## Text
──────
Imagine spending years trapped inside a six-by-nine-foot cage of solid gray steel walls.
Placed in solitary for being a jailhouse lawyer, you have run out of anything to read. For months, your headphones, which are your only link to the outside world, have been broken. Your most basic human needs are ignored by a rotating prison staff trained to not make eye contact with you nor the hundreds of others trapped alongside you. You are a daily witness to beatings and brutality.
Then, imagine being packed up, shipped across the state on a bus, and dropped off in New York City’s Times Square, where millions of commuters and tourists from around the world bombard your once personal space. Still wearing your prison uniform, you must find a way to sail across the sea of human bodies all fighting to pass each other, to make it to a shelter while there is still an open bed. Your mind is focused on surviving this moment: where will you find a shower, a bed, your next meal?
This is the reality of solitary and re-entry for thousands of people each day in the United States.
Last week, many headlines about President Obama’s call to rethink solitary confinement fell short of capturing the full significance of his actions, the barbarity of the torture of isolation, and the level of public accountability needed to abolish the practice.
So as an expert on solitary from firsthand experience, and as a reverend on the front lines, we offer our reactions — and a reality check on the necessity of stopping solitary and making “Black Lives Matter” a policy reality in the United States.
──────
[Saved entries]
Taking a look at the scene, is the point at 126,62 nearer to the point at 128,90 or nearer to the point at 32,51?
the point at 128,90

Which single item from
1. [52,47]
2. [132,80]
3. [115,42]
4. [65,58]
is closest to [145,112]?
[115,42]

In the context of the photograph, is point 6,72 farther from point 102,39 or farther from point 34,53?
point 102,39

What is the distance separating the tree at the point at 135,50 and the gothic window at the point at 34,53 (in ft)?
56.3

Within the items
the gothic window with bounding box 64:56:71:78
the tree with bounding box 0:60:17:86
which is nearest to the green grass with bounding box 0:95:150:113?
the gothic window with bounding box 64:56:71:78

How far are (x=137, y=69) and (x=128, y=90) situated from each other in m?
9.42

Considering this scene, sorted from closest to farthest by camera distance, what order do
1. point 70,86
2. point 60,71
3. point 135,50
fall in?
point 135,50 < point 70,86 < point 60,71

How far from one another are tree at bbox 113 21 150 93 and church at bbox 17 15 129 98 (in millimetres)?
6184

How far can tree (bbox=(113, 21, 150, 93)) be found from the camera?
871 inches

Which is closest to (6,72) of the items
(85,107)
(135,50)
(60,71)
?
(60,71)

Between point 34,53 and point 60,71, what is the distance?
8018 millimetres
──────
## Tasks to perform
(a) Extract the passage of the text on solitary confinement from "This is the" to "abolish the practice.".
(b) Write what comes next in the text on solitary confinement, starting after its final sentence.
These entries come from a different source than the text on solitary confinement.

## Activity answers
(a)
This is the reality of solitary and re-entry for thousands of people each day in the United States.
Last week, many headlines about President Obama’s call to rethink solitary confinement fell short of capturing the full significance of his actions, the barbarity of the torture of isolation, and the level of public accountability needed to abolish the practice.

(b)
Solitary has become a central characteristic of the “tough on crime” era of mass incarceration. On any given day, an estimated 100,000 people, disproportionately adults and youth of color, are caged in isolation in U.S. prisons. Add to that number those in jail and juvenile and immigrant detention, and the number grows.
In conditions that violate the U.N. Convention Against Torture, they face an isolation that fundamentally alters the human brain and often leads to suicide. Placement in solitary is arbitrary, neglects due process, and has been left up to prison and jail staff, most often used in response to non-violent infractions.
For years, corrections and government officials have shrouded their widespread use of solitary through evasive wordplay while denying the media and human rights experts access to U.S. prisons. For the past few years, the United Nations Special Rapporteur on Torture, Juan Mendez, has sought to enter U.S. prisons, including maximum-security facilities in which prolonged solitary confinement is the norm. Yet the U.S. State Department continues to deny Mr. Mendez full access to these facilities and the people confined within them.
Breaking the silence from corrections officials, last fall the Association of State Correctional Administrators released a statement calling prolonged isolation a “grave problem in the United States.” Building on this acknowledgment, the release of the Department of Justice report and recommendations and President Obama’s adoption of its solitary-confinement recommendations last week send a groundbreaking message: The days of keeping solitary in the shadows are over.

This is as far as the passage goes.